◆ INSTRUCTIONS FOR THE TASK
From the first line of the listing to the last, set down everything exactly, but skip the images.

◆ MATERIAL PROVIDED
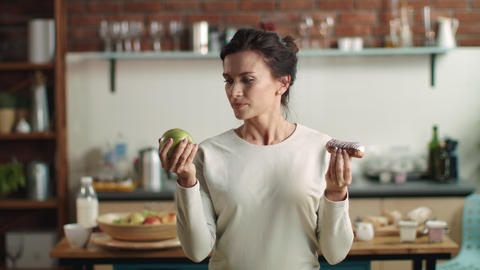 Woman looking between apple and eclair. Brunette girl eating tasty cake at home Live Action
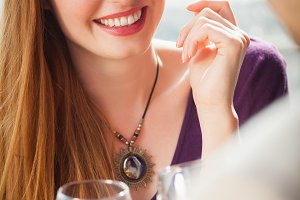 Cheerful woman having glass of wine with her boyfriend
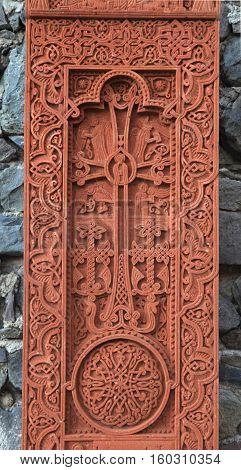 Khachkar the sacred cross-stone on red volcanic tuff in Armenia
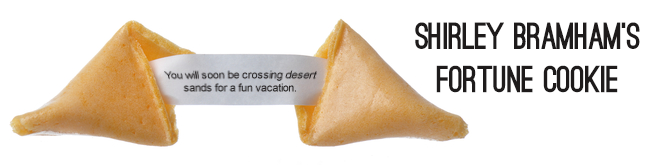 Shirley's fortune cookie foretells sand vacation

◆ TASK ANSWER
 Woman looking between apple and eclair. Brunette girl eating tasty cake at home Live Action
 Cheerful woman having glass of wine with her boyfriend
 Khachkar the sacred cross-stone on red volcanic tuff in Armenia
 Shirley's fortune cookie foretells sand vacation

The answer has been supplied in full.